=== Begin Enclosure ===

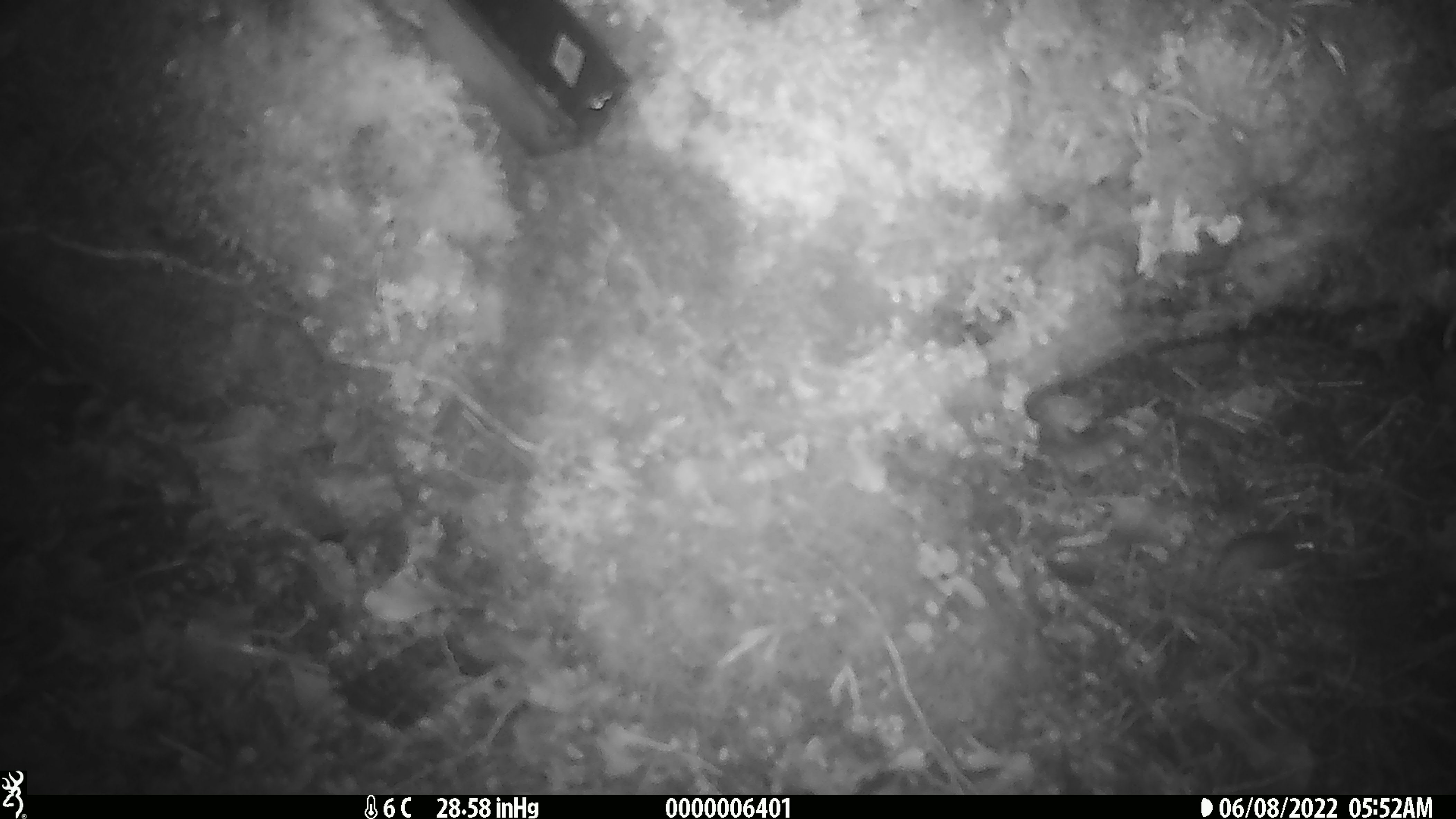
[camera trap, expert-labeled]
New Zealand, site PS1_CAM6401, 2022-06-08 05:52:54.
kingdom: Animalia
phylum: Chordata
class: Mammalia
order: Rodentia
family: Muridae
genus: Mus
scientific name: Mus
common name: mouse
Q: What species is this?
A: Mouse (Mus).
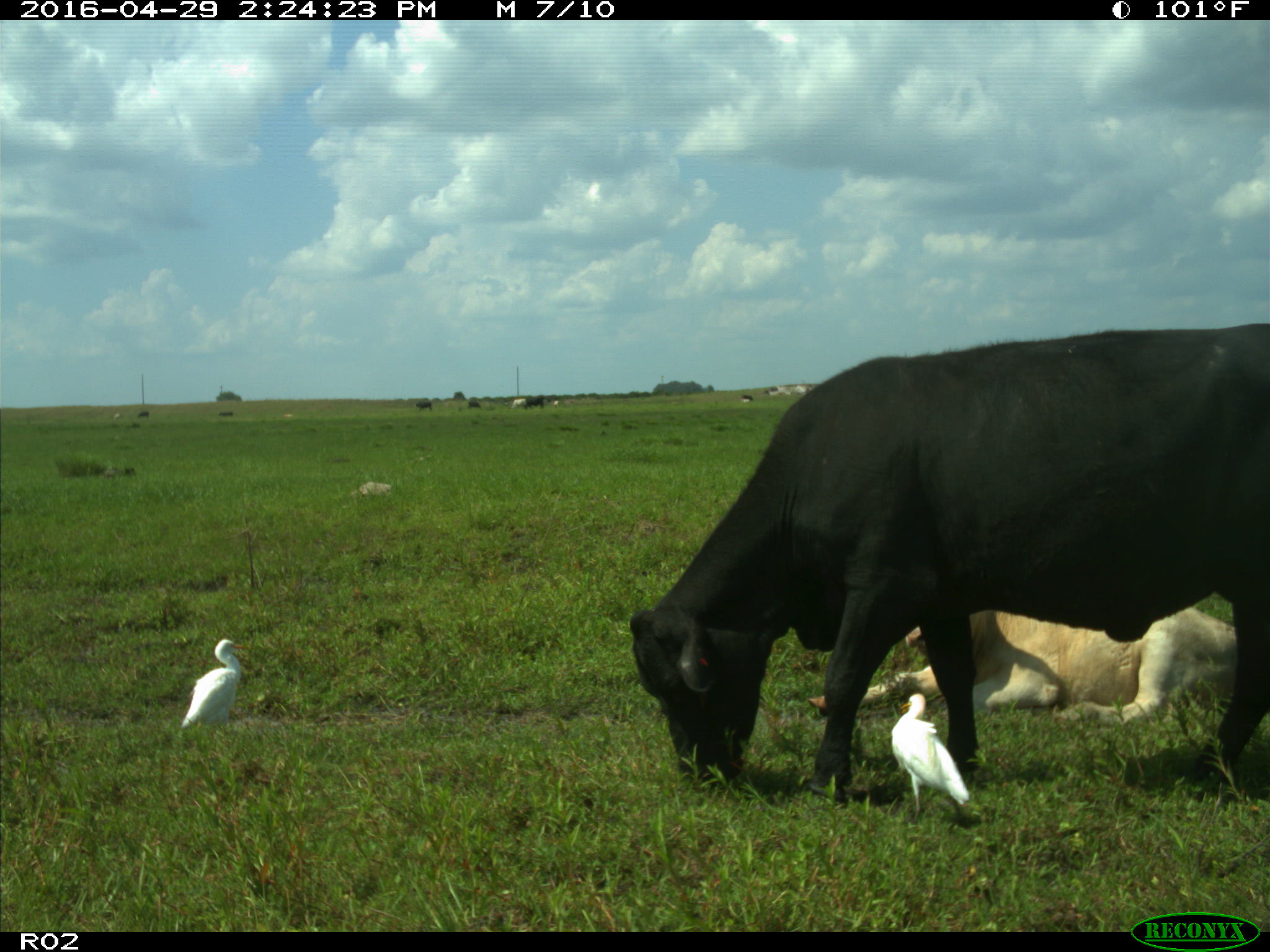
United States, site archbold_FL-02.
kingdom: Animalia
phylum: Chordata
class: Mammalia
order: Artiodactyla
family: Bovidae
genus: Bos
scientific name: Bos taurus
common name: domestic cow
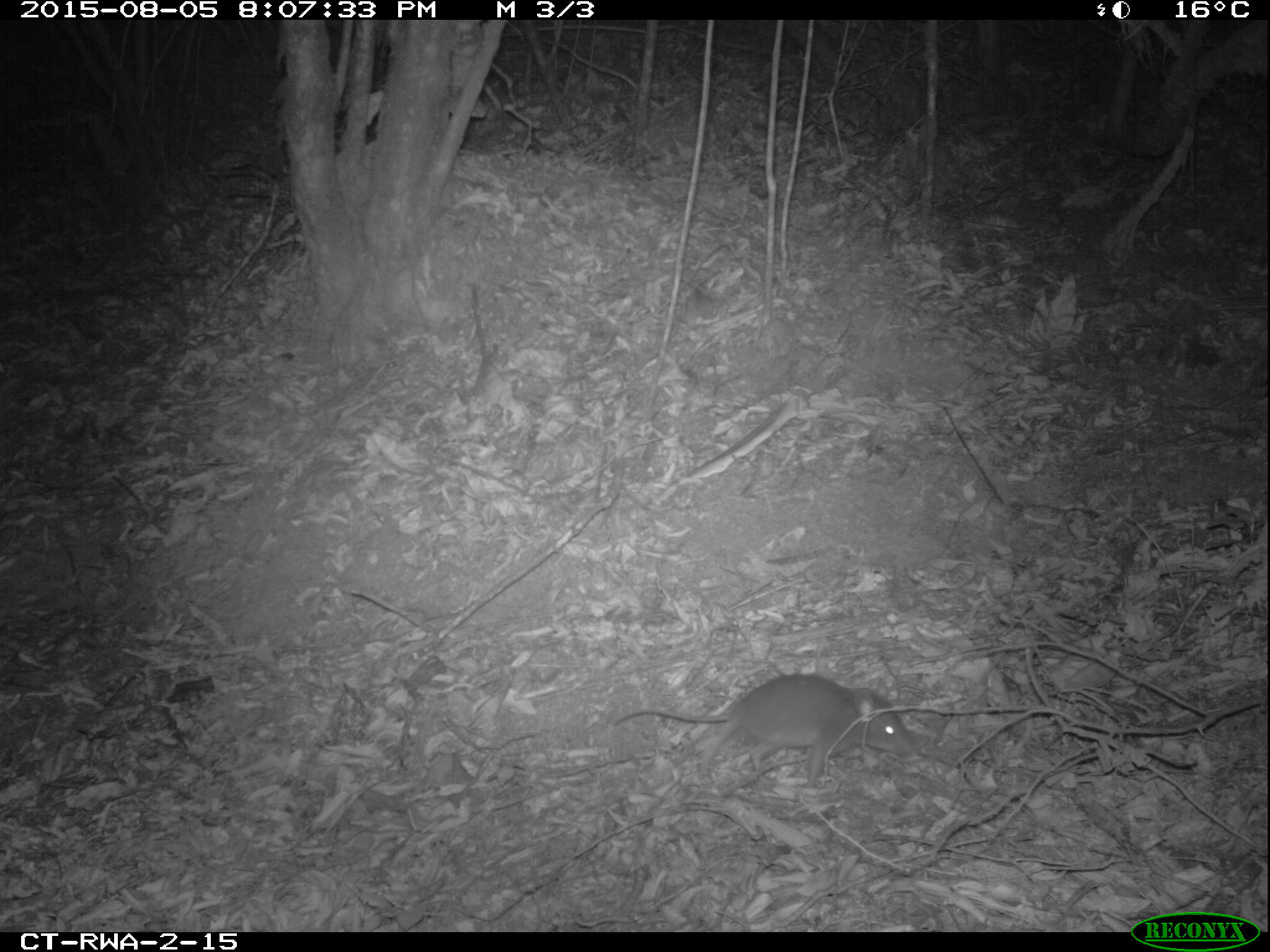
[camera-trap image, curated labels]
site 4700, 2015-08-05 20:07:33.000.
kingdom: Animalia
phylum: Chordata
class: Mammalia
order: Rodentia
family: Nesomyidae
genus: Cricetomys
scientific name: Cricetomys gambianus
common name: african giant pouched rat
Cricetomys gambianus (african giant pouched rat), count 1.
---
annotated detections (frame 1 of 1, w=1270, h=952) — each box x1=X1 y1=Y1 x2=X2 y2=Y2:
cricetomys gambianus: x1=609 y1=672 x2=915 y2=787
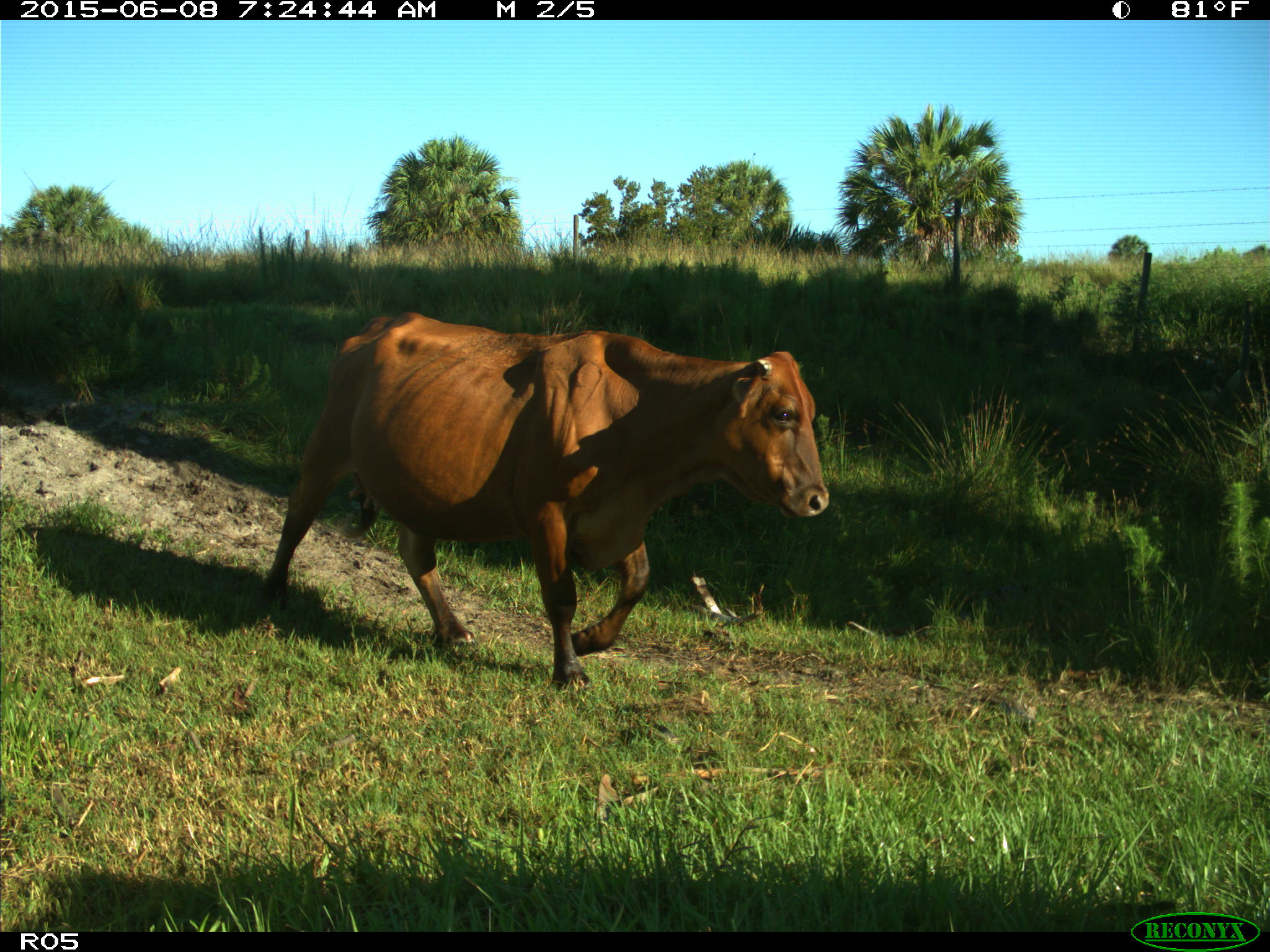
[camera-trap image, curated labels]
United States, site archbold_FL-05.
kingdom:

=== End Enclosure ===

- DIRECTIONS FOR THIS TASK
Repeat the data word for word, minus any pictures.

- SOLUTION FOR THIS PROBLEM
[camera trap, expert-labeled]
New Zealand, site PS1_CAM6401, 2022-06-08 05:52:54.
kingdom: Animalia
phylum: Chordata
class: Mammalia
order: Rodentia
family: Muridae
genus: Mus
scientific name: Mus
common name: mouse
Q: What species is this?
A: Mouse (Mus).
United States, site archbold_FL-02.
kingdom: Animalia
phylum: Chordata
class: Mammalia
order: Artiodactyla
family: Bovidae
genus: Bos
scientific name: Bos taurus
common name: domestic cow
[camera-trap image, curated labels]
site 4700, 2015-08-05 20:07:33.000.
kingdom: Animalia
phylum: Chordata
class: Mammalia
order: Rodentia
family: Nesomyidae
genus: Cricetomys
scientific name: Cricetomys gambianus
common name: african giant pouched rat
Cricetomys gambianus (african giant pouched rat), count 1.
---
annotated detections (frame 1 of 1, w=1270, h=952) — each box x1=X1 y1=Y1 x2=X2 y2=Y2:
cricetomys gambianus: x1=609 y1=672 x2=915 y2=787
[camera-trap image, curated labels]
United States, site archbold_FL-05.
kingdom:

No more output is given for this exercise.